21 Tammuz 5767 - 7 lipca 2007
Powrót do strony tytułowej

Elżbieta Dziewońska
Dobre uczynki


      Mam świadomość, że skoro siadam i zamierzam opisać moje zadowolenie, już odnoszę zapłatę, ale czasami głośno trzeba nazwać swoje decyzje, wybory, by umieć się bronić przed pytaniami: a dlaczegóż to....
      Nie mamy w tym roku planów, by uczestniczyć we wszystkich konwencjach, z wielu ważnych i mniej ważnych powodów. Dla nas istotnych. Wysyłamy młodzieżowe przedstawicielstwo do przekazywania pozdrowień (i przyjmowania też).
      W niedzielę zabraliśmy mamę, niedowidząca staruszkę, by odwiedziła razem z nami swoje młodsze i starsze koleżanki. Mama bywa uciążliwa, ale złagodniałam wobec jej marudzenia, gdy uświadomiłam sobie, że to zdziecinnienie potrzebuje tylko zainteresowania, troski, odrobiny ciepła.
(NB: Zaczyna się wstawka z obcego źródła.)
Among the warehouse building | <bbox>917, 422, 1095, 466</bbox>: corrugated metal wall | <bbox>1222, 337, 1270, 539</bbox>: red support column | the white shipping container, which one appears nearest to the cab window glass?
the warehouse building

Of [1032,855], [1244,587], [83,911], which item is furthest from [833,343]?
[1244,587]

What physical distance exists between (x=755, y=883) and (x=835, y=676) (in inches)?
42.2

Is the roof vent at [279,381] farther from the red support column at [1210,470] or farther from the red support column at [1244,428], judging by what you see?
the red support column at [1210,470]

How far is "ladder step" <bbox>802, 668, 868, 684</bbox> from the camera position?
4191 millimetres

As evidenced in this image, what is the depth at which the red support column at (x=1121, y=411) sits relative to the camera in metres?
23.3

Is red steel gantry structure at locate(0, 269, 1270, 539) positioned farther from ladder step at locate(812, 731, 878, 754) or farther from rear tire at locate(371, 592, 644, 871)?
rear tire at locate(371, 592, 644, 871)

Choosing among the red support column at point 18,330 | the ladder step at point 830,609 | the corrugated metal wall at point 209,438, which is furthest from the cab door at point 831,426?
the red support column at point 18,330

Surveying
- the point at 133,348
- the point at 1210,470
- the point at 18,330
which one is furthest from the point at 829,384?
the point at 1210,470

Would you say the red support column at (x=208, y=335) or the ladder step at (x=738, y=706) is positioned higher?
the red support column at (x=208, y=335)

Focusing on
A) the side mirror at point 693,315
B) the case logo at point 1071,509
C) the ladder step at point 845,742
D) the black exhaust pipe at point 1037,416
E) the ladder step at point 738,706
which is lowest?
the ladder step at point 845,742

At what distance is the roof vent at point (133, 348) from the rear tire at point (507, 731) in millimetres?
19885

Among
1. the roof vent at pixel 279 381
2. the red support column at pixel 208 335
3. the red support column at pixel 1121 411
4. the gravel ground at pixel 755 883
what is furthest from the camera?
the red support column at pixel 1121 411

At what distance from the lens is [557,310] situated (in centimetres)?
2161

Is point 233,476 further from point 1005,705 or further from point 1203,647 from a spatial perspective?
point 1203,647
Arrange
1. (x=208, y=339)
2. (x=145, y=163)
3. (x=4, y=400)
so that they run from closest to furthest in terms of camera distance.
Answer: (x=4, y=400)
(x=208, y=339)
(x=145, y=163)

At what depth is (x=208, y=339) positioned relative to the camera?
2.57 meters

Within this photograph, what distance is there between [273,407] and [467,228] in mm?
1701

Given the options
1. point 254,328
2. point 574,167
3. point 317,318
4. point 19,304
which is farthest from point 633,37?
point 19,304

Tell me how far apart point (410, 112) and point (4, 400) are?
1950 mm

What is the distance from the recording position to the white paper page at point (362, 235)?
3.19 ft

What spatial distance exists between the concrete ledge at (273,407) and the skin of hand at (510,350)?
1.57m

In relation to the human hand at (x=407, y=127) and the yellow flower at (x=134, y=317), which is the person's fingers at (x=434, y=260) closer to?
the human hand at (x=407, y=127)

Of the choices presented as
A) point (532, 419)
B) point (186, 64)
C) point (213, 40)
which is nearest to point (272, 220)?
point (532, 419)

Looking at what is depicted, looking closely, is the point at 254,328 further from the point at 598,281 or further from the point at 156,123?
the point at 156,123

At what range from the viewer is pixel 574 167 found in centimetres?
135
      A starość, ta podtrzymywana przez współczesne leki, terapie, bywa trudna, dolegliwości mnożą się. Mama może chodzić, ale słabo widzi, coś ciągle boli. Julia lat 88 nie może już chodzić, ale "Na Straży" czyta bez okularów. Siedzi w wózku na tle malowniczych gór, pięknie zadbanego ogrodu i cierpi, że nie może już nic w nim zrobić. Janina jest na morfinie, bo bardzo bolą kości, do tego wylew. Piękny budynek szpitalny, zieleń nie łagodzi cierpień. Nie są na szczęście osamotnione, otoczone swoimi rodzinami, ale uradowane, że ktoś odwiedził, ktoś pamiętał.
      I znowu okazało się, że przyjemnie jest dawać, nawet za cenę błogiej, braterskiej społeczności.